Page excerpt:
** begin **

When I read the newspaper last week it said that the problem was that people feed the foxes; I just couldn't not believe that in such an advance city there are so many ignorant people that feed foxes and pigeons. I thought that was not the problem, but according two what I have read in the forum, this seems to be the problem or at least great part of it. A big campaign needs to be done to educate people on this matter. I feel really sorry for people who have foxes living in their gardens, what's the point of having a garden if you can not enjoy it or let the children play there because of the foxes.

Sol Wrote:

-------------------------------------------------------

> When I read the newspaper last week it said that

> the problem was that people feed the foxes; I just

> couldn't not believe that in such an advance city

> there are so many ignorant people that feed foxes

> and pigeons. I thought that was not the problem,

> but according two what I have read in the forum,

> this seems to be the problem or at least great

> part of it. A big campaign needs to be done to

> educate people on this matter. I feel really sorry

> for people who have foxes living in their gardens,

> what's the point of having a garden if you can not

> enjoy it or let the children play there because of

> the foxes.



I don't know if foxes attack children/babies because I've never seen it.


Don't know if they attack cats because I've never seen that either.


What seems obvious to me is that they are hungry, food is becoming more scarce, so if they are starving, maybe they will attack anything in order to survive.


Who can blame them?


If they are well fed & not hungry, they would have no need to kill anything.


And they are living creatures who need to eat.


So people that feed them are not ignorant, just more compassionate than you.

Foxes do go for children; I've seen it with my own eyes. They are wild carnivores. And two different mothers in this thread alone have told you of foxes either in their houses, crapping in the kitchen (Mollydoodle) or constantly try to get in (me).

** end **

Data entries:
** begin **

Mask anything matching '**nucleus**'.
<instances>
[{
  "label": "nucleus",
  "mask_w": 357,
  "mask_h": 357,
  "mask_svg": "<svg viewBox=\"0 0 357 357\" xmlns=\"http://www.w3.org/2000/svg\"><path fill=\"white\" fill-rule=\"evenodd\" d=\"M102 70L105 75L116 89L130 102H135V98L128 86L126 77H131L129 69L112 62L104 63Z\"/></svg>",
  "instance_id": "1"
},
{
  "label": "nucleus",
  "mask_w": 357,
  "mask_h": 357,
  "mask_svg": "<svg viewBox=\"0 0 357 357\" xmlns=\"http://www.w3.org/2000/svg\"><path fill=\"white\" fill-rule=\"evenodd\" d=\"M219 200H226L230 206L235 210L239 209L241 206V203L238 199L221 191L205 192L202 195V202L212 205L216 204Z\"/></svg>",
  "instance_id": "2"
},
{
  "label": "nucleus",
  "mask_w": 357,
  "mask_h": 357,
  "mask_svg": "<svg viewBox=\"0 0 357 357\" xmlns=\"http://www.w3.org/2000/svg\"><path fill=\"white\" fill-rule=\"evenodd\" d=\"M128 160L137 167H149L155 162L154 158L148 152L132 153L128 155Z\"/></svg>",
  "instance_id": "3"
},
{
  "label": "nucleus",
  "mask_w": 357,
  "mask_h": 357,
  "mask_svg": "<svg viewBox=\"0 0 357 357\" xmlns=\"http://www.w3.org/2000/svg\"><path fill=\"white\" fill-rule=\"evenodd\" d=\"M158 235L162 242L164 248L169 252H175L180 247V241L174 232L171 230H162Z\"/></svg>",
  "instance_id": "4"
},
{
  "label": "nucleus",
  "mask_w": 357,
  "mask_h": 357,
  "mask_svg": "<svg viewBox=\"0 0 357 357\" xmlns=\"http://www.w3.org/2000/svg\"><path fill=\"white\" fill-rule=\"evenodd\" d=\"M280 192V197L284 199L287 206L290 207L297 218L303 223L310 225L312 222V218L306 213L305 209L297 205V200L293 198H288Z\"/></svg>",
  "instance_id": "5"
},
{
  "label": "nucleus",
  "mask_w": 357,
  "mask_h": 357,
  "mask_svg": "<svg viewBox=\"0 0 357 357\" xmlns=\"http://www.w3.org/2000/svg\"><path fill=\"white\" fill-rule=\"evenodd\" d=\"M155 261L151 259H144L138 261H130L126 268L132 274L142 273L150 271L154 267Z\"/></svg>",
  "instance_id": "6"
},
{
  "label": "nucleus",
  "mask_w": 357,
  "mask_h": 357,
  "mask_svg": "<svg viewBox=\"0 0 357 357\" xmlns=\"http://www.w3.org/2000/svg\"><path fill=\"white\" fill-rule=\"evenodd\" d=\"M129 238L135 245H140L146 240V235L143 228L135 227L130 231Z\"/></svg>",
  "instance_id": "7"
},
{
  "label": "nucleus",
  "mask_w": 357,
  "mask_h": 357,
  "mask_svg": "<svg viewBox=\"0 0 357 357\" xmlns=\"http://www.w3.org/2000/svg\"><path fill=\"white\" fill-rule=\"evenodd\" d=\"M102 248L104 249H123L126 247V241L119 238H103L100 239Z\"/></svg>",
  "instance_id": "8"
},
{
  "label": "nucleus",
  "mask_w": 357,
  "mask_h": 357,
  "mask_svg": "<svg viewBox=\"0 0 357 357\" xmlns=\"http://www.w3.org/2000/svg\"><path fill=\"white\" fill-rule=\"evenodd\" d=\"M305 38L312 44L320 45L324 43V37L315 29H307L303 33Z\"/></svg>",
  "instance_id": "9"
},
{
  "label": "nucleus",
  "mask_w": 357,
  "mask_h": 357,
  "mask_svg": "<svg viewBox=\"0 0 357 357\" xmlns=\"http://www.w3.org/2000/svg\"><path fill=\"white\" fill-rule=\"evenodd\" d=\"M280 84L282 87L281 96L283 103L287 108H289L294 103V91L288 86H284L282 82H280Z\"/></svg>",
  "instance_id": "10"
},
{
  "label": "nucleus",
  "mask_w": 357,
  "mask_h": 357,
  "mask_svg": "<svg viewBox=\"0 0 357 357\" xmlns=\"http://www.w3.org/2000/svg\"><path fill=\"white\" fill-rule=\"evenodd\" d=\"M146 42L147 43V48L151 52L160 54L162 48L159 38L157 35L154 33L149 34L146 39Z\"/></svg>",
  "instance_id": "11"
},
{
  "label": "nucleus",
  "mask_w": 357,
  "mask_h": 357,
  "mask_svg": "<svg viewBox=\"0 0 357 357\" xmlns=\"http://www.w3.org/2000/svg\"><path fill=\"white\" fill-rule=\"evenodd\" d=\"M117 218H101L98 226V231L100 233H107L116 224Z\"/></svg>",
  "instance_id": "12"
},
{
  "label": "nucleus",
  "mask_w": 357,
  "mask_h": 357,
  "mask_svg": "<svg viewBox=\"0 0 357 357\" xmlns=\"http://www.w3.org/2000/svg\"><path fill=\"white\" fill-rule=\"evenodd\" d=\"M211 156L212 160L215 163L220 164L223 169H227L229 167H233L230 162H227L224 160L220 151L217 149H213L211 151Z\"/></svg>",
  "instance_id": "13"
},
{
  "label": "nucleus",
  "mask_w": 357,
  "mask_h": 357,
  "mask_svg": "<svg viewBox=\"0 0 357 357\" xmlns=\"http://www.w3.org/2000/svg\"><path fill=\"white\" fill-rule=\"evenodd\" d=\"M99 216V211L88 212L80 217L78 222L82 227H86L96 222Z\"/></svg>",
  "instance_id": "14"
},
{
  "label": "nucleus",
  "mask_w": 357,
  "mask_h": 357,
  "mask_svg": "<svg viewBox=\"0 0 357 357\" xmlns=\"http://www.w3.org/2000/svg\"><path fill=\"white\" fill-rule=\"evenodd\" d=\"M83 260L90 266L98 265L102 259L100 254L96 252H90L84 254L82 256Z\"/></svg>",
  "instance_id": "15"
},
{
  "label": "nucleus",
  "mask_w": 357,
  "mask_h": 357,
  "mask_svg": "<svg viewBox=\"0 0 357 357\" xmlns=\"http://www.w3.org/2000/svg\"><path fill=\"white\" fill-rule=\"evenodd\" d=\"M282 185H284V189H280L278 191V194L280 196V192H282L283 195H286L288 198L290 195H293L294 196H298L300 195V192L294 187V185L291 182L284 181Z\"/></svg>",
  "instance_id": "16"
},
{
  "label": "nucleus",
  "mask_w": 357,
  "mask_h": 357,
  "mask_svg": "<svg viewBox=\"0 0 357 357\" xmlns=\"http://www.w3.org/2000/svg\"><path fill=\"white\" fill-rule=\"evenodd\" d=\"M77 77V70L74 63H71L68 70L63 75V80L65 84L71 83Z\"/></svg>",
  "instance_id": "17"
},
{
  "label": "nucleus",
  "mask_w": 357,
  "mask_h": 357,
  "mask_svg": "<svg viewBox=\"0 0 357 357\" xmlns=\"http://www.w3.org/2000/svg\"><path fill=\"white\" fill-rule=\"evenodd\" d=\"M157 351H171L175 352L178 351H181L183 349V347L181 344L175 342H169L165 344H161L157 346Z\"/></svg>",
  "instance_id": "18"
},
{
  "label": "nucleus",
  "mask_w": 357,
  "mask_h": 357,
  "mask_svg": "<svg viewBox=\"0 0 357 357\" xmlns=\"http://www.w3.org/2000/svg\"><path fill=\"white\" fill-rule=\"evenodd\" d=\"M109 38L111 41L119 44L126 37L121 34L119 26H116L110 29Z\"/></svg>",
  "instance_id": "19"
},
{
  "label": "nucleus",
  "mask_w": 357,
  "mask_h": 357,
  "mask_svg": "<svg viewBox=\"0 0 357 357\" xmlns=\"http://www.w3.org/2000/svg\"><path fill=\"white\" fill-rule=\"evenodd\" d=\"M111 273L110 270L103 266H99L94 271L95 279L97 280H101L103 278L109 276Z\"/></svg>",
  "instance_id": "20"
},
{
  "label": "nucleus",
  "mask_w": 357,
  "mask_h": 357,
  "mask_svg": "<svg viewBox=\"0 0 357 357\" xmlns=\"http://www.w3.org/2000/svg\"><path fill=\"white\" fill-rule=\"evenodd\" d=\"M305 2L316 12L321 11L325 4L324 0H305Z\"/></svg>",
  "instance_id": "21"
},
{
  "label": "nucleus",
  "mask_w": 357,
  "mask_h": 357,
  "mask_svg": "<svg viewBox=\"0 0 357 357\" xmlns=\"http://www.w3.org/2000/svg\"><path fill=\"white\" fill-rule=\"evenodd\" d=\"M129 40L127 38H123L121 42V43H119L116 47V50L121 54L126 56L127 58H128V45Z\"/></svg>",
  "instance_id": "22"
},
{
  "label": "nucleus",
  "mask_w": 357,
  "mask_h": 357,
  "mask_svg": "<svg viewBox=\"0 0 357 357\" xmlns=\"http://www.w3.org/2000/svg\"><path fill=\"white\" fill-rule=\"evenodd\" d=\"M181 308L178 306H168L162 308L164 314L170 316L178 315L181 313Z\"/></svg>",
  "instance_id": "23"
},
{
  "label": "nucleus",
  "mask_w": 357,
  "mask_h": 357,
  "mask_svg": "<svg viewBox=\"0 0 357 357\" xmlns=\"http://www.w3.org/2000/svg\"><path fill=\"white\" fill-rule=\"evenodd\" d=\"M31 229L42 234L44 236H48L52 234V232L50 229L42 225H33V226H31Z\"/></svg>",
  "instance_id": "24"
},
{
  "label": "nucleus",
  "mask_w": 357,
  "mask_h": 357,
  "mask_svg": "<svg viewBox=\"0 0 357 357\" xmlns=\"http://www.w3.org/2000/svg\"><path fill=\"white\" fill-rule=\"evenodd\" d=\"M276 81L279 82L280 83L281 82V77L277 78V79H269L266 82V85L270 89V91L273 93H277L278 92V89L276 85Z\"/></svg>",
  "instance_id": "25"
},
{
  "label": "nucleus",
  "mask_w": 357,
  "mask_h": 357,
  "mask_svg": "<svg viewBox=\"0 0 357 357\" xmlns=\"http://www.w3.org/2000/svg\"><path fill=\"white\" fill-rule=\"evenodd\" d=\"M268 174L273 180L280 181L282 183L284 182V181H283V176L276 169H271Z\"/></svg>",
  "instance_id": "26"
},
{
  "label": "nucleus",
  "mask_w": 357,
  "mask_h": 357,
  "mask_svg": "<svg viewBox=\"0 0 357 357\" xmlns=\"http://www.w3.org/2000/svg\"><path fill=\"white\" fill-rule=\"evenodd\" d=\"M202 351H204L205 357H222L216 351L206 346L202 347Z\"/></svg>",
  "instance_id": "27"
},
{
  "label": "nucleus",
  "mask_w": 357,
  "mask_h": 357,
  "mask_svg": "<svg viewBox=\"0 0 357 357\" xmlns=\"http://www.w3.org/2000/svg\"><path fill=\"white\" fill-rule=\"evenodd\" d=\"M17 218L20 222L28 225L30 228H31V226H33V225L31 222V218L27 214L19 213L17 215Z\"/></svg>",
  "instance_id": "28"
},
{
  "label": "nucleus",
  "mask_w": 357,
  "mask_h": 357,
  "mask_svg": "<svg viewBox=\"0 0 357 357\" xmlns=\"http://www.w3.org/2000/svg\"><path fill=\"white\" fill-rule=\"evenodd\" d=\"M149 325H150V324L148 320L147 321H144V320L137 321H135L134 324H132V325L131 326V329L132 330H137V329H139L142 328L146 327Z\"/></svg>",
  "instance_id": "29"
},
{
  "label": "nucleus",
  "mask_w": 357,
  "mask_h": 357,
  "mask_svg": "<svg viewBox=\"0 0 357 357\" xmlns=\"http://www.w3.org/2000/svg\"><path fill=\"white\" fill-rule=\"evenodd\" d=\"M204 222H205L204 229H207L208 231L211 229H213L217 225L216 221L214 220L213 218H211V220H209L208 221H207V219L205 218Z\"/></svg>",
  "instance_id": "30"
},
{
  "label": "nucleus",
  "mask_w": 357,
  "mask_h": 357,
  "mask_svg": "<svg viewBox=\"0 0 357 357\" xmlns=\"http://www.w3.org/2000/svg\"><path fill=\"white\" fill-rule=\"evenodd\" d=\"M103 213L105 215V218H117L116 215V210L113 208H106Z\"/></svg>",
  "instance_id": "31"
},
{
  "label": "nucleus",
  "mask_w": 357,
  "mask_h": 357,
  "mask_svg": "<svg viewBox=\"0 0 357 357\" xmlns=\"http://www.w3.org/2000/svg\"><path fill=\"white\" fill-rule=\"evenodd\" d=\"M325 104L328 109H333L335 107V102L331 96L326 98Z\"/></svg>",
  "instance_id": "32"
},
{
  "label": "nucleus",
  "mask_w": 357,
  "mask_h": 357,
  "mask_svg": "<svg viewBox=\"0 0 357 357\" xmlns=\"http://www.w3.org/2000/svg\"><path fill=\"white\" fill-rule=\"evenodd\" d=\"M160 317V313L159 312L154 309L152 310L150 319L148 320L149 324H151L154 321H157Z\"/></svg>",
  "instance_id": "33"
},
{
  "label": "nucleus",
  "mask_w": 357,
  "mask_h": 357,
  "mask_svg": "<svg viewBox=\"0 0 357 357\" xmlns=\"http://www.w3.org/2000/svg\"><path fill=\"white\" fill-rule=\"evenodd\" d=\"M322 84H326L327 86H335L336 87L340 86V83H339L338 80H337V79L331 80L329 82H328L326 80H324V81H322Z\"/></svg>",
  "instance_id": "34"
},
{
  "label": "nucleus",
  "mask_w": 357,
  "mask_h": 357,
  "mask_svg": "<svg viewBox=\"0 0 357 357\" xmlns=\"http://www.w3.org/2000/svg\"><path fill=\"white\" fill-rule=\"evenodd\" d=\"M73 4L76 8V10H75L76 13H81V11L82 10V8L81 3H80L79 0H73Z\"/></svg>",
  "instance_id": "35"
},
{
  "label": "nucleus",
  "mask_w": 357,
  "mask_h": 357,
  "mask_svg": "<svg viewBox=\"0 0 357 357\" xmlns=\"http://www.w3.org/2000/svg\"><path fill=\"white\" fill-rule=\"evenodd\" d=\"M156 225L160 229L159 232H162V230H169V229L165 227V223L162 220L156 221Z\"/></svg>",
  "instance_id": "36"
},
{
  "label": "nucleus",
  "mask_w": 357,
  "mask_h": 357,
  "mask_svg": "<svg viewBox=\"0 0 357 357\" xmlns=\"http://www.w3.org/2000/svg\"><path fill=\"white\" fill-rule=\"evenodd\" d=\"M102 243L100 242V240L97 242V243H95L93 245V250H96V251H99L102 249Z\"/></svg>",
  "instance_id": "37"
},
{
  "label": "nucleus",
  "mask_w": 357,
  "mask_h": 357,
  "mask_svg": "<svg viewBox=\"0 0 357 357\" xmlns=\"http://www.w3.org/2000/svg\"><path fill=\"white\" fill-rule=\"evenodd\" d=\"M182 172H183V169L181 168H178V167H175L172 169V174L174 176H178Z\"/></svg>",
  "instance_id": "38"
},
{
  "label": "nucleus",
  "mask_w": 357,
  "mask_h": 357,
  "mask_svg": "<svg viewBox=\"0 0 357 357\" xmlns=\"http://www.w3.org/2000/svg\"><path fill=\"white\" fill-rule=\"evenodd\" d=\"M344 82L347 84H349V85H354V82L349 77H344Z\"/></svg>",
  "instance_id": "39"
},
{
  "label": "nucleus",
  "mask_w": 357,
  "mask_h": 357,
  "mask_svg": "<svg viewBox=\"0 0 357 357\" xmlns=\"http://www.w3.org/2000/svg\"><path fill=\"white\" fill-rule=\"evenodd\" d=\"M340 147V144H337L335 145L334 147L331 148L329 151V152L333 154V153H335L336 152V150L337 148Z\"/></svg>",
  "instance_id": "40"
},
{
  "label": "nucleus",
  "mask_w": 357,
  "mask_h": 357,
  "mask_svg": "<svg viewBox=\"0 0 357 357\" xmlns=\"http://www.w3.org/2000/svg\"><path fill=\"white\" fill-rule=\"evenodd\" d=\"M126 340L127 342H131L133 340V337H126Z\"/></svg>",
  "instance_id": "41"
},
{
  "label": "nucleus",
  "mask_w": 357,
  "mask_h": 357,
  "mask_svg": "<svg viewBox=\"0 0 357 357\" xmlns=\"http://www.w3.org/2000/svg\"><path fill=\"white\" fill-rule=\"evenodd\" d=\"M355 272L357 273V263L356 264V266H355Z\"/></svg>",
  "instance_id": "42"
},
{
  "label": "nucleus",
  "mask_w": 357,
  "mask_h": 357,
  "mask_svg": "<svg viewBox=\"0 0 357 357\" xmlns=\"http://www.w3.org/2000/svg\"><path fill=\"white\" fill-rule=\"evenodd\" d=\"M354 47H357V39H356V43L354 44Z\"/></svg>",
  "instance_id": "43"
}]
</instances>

** end **

Exercise prompt: Condense the forum-thread paragraph that begins "Foxes do go for children" into a short bulleted list that keeps its main facts.

Task result:
- Foxes do go after children; the writer has seen it firsthand.
- Foxes are wild carnivores.
- Two mothers in this thread have described fox trouble at home:
  - Mollydoodle: foxes inside the house, defecating in the kitchen.
  - The writer: foxes constantly trying to get in.